(Some records)
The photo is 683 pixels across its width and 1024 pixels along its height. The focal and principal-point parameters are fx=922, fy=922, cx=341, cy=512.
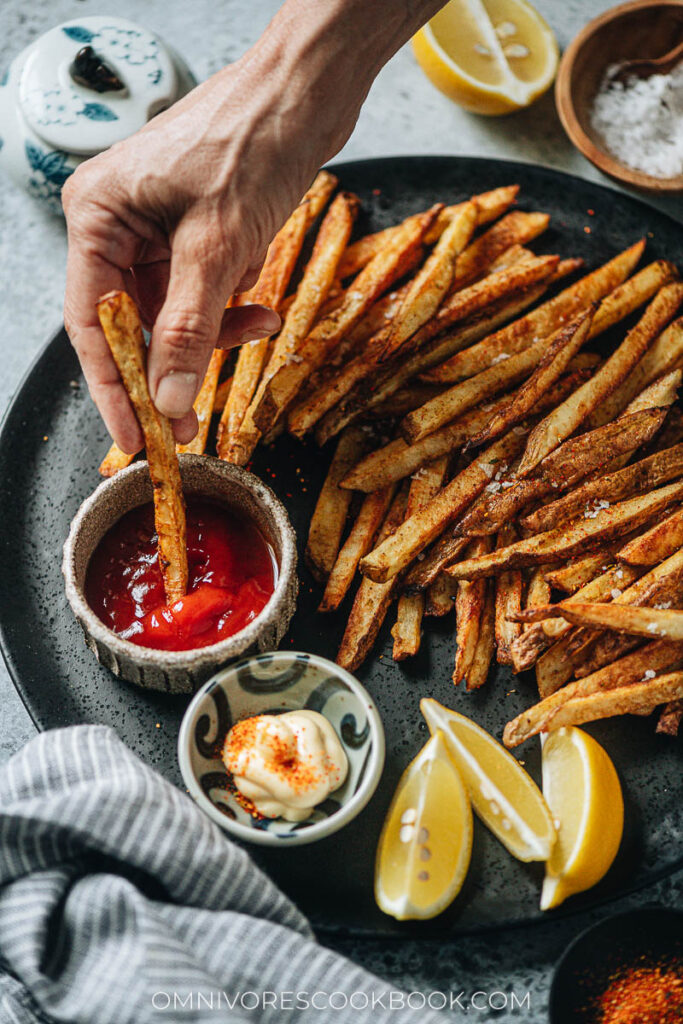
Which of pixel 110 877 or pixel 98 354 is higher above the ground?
pixel 98 354

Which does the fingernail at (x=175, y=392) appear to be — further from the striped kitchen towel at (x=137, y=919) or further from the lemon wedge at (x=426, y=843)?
the lemon wedge at (x=426, y=843)

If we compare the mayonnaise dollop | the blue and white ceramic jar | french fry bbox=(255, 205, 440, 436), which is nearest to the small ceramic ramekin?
the mayonnaise dollop

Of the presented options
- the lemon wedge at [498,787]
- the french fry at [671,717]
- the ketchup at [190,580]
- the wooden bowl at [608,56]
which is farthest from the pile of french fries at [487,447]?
the wooden bowl at [608,56]

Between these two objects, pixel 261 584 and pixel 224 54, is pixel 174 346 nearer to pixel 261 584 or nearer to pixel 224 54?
pixel 261 584

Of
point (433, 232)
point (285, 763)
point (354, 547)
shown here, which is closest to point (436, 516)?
point (354, 547)

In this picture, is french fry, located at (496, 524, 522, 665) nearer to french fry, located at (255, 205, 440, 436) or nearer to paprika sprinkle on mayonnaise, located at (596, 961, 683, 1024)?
french fry, located at (255, 205, 440, 436)

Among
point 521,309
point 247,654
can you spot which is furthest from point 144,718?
point 521,309

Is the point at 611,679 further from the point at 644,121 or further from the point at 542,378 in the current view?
the point at 644,121
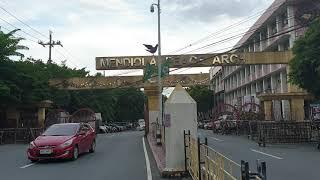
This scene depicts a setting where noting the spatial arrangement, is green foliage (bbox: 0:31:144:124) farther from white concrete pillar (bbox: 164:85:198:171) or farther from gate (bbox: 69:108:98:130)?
white concrete pillar (bbox: 164:85:198:171)

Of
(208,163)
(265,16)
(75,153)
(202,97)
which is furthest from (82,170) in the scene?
(202,97)

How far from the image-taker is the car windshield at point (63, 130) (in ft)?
59.8

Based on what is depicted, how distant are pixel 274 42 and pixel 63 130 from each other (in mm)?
35114

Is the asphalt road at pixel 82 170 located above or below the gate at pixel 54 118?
below

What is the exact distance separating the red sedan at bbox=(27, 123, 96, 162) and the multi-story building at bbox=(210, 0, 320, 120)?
15264mm

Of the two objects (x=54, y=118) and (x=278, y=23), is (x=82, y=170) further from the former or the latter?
(x=278, y=23)

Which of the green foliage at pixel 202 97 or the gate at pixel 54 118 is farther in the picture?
the green foliage at pixel 202 97

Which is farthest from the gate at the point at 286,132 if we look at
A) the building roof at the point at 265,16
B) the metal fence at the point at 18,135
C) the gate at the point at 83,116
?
the gate at the point at 83,116

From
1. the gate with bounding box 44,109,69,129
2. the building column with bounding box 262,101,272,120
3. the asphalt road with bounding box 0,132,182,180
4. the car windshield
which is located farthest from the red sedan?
the building column with bounding box 262,101,272,120

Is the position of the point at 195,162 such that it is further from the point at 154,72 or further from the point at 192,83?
the point at 192,83

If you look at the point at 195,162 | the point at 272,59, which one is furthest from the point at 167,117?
the point at 272,59

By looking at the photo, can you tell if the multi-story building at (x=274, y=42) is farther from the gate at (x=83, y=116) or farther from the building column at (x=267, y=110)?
the gate at (x=83, y=116)

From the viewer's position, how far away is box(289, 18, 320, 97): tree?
2450 cm

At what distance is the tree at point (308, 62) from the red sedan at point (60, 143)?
11824 millimetres
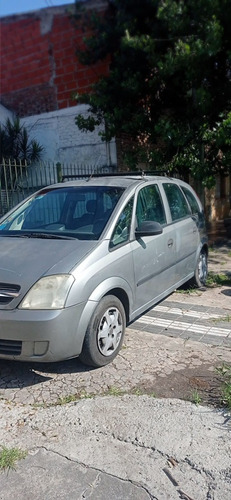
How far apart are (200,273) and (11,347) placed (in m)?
3.81

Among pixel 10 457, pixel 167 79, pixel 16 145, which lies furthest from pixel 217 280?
pixel 16 145

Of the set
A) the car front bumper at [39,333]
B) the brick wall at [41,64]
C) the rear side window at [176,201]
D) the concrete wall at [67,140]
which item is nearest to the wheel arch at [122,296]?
the car front bumper at [39,333]

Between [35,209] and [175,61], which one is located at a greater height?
[175,61]

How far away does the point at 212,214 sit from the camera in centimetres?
1709

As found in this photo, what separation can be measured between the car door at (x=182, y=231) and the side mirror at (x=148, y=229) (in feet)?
3.54

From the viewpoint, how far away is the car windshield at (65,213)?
3.93 meters

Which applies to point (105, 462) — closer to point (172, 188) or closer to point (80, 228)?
point (80, 228)

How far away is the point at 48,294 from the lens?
3.11 meters

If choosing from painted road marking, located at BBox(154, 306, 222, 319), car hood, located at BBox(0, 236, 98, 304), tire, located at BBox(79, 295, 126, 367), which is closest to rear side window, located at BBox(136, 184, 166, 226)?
car hood, located at BBox(0, 236, 98, 304)

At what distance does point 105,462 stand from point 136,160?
8074 mm

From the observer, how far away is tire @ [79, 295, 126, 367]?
336cm

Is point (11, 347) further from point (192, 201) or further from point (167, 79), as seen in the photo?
point (167, 79)

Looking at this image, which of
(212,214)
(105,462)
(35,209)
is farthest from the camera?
(212,214)

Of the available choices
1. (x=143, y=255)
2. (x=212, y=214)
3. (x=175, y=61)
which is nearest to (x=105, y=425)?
(x=143, y=255)
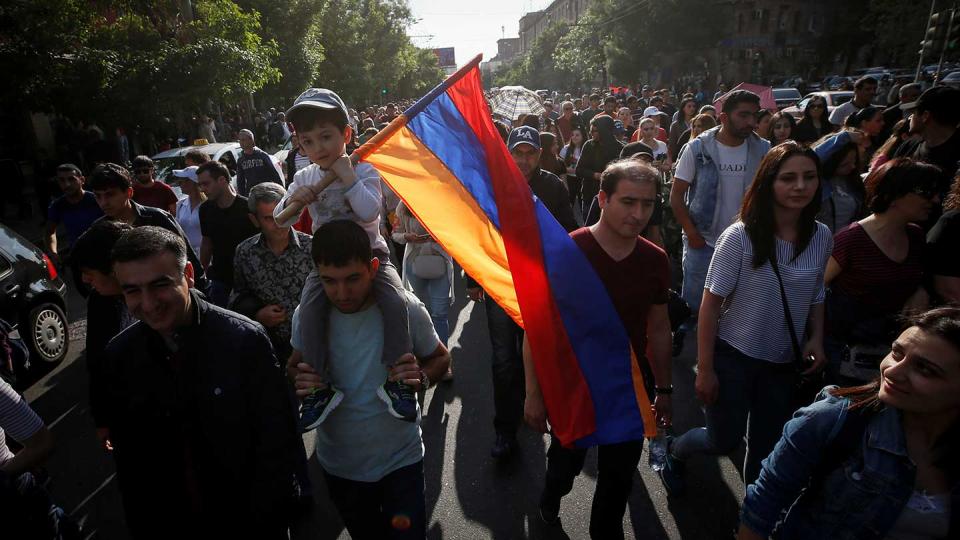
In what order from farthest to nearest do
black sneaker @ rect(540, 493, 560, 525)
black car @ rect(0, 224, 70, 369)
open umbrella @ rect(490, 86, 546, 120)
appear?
1. open umbrella @ rect(490, 86, 546, 120)
2. black car @ rect(0, 224, 70, 369)
3. black sneaker @ rect(540, 493, 560, 525)

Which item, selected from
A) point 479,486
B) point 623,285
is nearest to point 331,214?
point 623,285

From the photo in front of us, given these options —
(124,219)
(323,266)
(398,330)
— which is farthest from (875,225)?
(124,219)

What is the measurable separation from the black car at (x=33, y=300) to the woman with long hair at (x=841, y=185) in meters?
7.38

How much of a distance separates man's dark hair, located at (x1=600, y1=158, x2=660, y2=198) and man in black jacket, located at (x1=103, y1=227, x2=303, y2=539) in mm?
1689

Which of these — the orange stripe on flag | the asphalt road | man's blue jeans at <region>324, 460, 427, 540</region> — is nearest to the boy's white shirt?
the orange stripe on flag

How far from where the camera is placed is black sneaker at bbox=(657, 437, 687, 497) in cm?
328

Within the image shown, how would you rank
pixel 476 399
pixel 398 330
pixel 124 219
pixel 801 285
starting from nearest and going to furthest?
1. pixel 398 330
2. pixel 801 285
3. pixel 124 219
4. pixel 476 399

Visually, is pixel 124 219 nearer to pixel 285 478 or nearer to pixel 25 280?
pixel 25 280

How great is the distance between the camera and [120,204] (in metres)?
3.98

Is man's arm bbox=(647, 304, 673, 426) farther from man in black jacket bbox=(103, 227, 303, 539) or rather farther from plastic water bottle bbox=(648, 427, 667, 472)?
man in black jacket bbox=(103, 227, 303, 539)

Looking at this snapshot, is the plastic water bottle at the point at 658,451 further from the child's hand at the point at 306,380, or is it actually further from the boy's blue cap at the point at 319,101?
the boy's blue cap at the point at 319,101

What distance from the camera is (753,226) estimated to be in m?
2.69

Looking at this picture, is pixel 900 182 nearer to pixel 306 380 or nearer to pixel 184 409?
pixel 306 380

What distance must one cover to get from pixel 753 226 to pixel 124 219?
428 cm
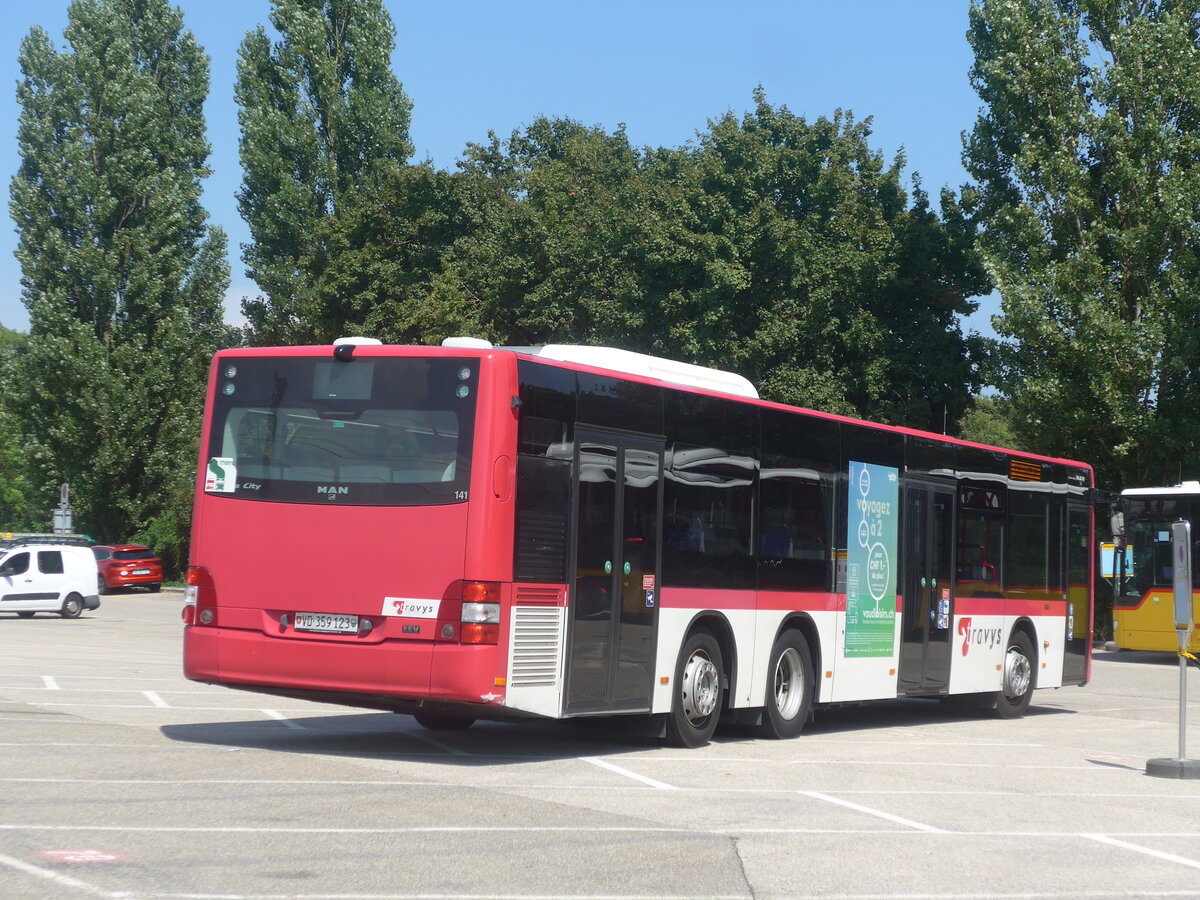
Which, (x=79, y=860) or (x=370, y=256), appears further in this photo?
(x=370, y=256)

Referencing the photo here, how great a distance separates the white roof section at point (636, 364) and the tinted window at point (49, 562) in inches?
1059

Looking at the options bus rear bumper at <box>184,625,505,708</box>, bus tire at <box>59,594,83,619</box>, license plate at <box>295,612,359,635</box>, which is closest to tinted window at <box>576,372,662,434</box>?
bus rear bumper at <box>184,625,505,708</box>

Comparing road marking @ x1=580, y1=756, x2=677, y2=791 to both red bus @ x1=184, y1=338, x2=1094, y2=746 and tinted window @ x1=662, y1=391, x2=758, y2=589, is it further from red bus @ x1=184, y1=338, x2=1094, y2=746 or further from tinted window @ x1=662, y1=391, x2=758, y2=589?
tinted window @ x1=662, y1=391, x2=758, y2=589

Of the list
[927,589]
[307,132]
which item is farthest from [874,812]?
[307,132]

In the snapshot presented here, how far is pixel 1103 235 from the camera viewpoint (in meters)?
35.8

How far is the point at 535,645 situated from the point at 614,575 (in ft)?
3.60

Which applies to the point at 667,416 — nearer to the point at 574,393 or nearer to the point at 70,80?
the point at 574,393

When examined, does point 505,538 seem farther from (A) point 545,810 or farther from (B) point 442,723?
(B) point 442,723

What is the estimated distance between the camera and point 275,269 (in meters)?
51.5

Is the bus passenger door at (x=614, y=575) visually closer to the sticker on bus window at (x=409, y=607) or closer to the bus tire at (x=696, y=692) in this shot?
the bus tire at (x=696, y=692)

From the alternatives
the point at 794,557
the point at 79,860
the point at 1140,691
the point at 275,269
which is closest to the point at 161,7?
the point at 275,269

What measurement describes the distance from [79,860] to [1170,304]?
104 ft

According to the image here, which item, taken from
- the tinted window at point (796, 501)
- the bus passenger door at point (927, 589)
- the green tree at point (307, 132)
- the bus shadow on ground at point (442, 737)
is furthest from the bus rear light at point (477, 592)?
the green tree at point (307, 132)

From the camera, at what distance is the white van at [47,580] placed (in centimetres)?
3712
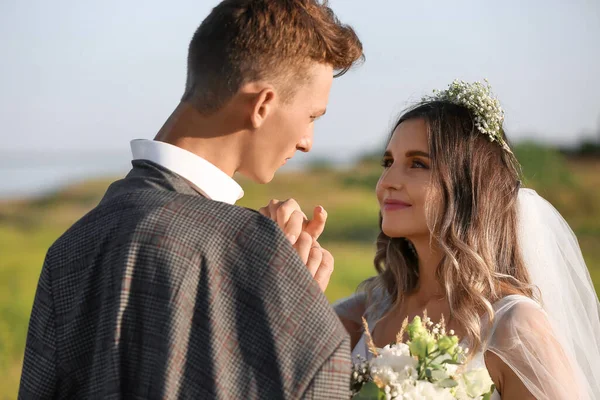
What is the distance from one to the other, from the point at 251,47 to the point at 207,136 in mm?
255

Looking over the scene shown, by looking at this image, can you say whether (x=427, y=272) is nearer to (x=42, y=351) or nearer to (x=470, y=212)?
(x=470, y=212)

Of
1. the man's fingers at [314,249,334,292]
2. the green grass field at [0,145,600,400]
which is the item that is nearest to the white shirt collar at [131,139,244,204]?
the man's fingers at [314,249,334,292]

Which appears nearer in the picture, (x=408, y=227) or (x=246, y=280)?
(x=246, y=280)

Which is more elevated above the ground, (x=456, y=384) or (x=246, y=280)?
(x=246, y=280)

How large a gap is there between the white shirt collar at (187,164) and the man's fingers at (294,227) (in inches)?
8.9

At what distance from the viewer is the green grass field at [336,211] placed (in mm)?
11708

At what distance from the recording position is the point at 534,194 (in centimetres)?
367

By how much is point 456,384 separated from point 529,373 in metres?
1.03

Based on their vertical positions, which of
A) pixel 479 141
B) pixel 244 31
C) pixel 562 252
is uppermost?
pixel 244 31

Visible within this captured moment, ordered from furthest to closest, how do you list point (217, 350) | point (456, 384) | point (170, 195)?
point (456, 384) → point (170, 195) → point (217, 350)

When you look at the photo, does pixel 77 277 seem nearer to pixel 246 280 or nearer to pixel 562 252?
pixel 246 280

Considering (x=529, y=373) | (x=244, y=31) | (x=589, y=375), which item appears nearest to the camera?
(x=244, y=31)

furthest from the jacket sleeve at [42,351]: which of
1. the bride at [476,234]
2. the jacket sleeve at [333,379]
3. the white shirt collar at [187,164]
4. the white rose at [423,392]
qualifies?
the bride at [476,234]

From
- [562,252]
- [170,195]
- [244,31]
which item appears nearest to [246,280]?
[170,195]
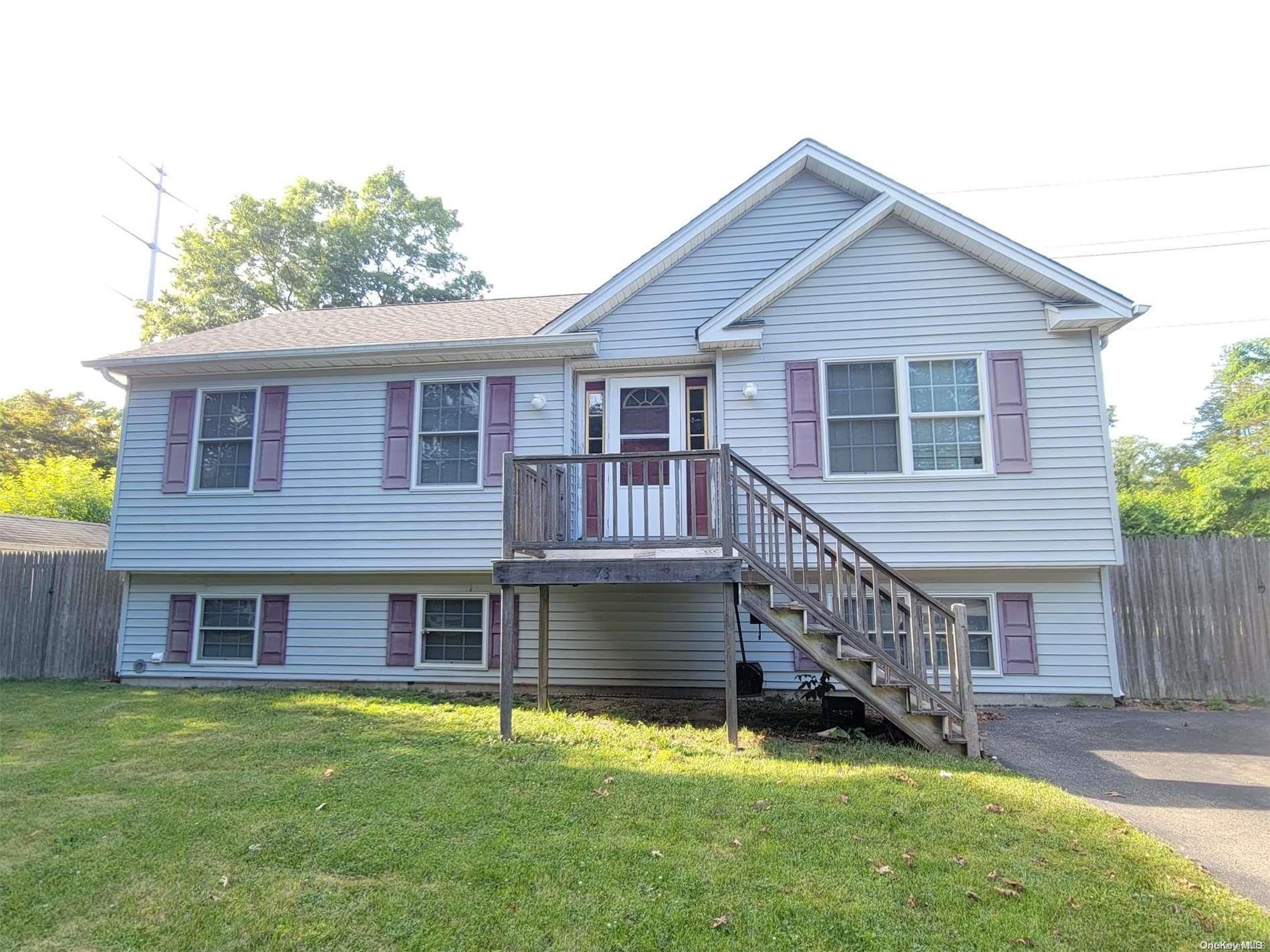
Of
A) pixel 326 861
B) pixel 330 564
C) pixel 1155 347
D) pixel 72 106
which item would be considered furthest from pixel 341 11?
pixel 1155 347

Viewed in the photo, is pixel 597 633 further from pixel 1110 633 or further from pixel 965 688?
pixel 1110 633

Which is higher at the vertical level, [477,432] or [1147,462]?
[1147,462]

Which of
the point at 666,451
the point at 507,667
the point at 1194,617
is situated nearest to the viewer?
the point at 507,667

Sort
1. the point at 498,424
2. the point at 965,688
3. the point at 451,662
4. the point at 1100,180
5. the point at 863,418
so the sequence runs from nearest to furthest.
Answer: the point at 965,688 → the point at 863,418 → the point at 498,424 → the point at 451,662 → the point at 1100,180

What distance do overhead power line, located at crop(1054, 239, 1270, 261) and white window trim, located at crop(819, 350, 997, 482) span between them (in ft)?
27.0

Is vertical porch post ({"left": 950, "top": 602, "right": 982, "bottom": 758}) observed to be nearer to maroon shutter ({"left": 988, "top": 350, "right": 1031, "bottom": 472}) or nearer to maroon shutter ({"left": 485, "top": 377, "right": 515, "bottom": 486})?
maroon shutter ({"left": 988, "top": 350, "right": 1031, "bottom": 472})

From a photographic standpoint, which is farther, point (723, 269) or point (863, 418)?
point (723, 269)

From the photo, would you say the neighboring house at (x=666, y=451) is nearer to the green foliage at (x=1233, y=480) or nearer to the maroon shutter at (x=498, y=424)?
the maroon shutter at (x=498, y=424)

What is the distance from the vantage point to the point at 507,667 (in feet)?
19.1

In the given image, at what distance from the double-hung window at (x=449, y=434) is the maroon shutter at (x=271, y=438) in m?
1.97

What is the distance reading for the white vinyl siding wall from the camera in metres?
7.45

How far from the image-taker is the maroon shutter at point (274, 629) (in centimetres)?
881

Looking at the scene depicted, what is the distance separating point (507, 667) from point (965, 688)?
380 cm

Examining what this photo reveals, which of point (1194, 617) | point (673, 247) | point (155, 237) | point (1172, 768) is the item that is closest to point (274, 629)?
point (673, 247)
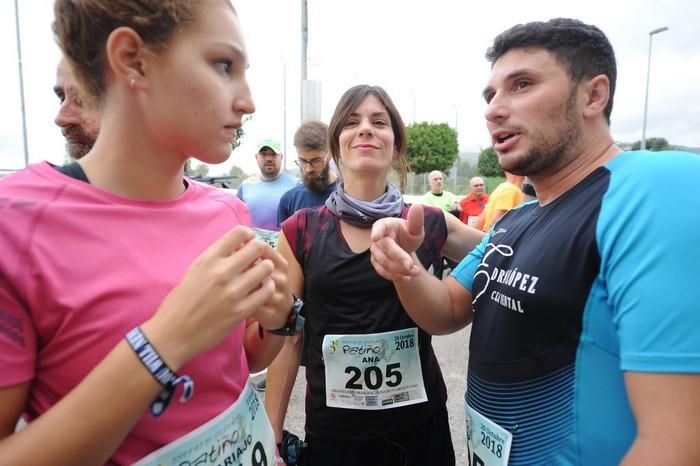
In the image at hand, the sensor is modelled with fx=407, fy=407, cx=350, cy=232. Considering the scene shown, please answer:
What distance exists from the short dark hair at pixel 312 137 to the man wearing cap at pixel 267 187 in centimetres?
90

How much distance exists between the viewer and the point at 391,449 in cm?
173

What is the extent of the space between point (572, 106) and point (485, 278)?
0.63m

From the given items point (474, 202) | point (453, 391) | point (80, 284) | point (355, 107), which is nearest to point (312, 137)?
point (355, 107)

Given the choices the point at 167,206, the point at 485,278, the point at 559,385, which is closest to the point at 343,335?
the point at 485,278

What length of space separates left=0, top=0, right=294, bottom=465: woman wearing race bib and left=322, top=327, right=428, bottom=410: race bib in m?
0.73

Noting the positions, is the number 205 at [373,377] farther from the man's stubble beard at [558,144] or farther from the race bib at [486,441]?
the man's stubble beard at [558,144]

What you are asked to do:
Exclude all pictures and reproduce exactly the lines from the one containing "What is the distance from the" through the final line of the entries above.

Reply to the task:
What is the distance from the vantage point to the point at 507,667 (in feet)?
19.1

In the given image, at what distance from the double-hung window at (x=449, y=434) is the maroon shutter at (x=271, y=438) in m?
1.97

What is the distance reading for the white vinyl siding wall from the camera in metres?
7.45

How far from the image-taker is the maroon shutter at point (274, 629) (in centimetres)?
881

Looking at the scene depicted, what is the distance separating point (507, 667) from point (965, 688)?
380 cm

Examining what this photo reveals, which of point (1194, 617) | point (673, 247) | point (155, 237) | point (1172, 768) is the item that is closest to point (274, 629)?
point (673, 247)
In the image at hand, the sensor is modelled with fx=407, fy=407, cx=350, cy=232. Considering the scene shown, please answer:
What distance exists from the short dark hair at pixel 312 137 to the man wearing cap at pixel 267 187 in centimetres?
90

How much distance exists between the viewer and the point at 391,449 in cm?
173

What is the extent of the space between point (572, 106) and point (485, 278)?
0.63m

From the given items point (474, 202) | point (453, 391) | point (80, 284) | point (355, 107), which is nearest to point (312, 137)?
point (355, 107)

Given the choices the point at 167,206, the point at 485,278, the point at 559,385, which is closest to the point at 343,335?
the point at 485,278

What length of space separates left=0, top=0, right=294, bottom=465: woman wearing race bib and left=322, top=327, right=428, bottom=410: race bib in m?
0.73

Noting the positions, is the number 205 at [373,377] farther from the man's stubble beard at [558,144] or farther from the race bib at [486,441]?
the man's stubble beard at [558,144]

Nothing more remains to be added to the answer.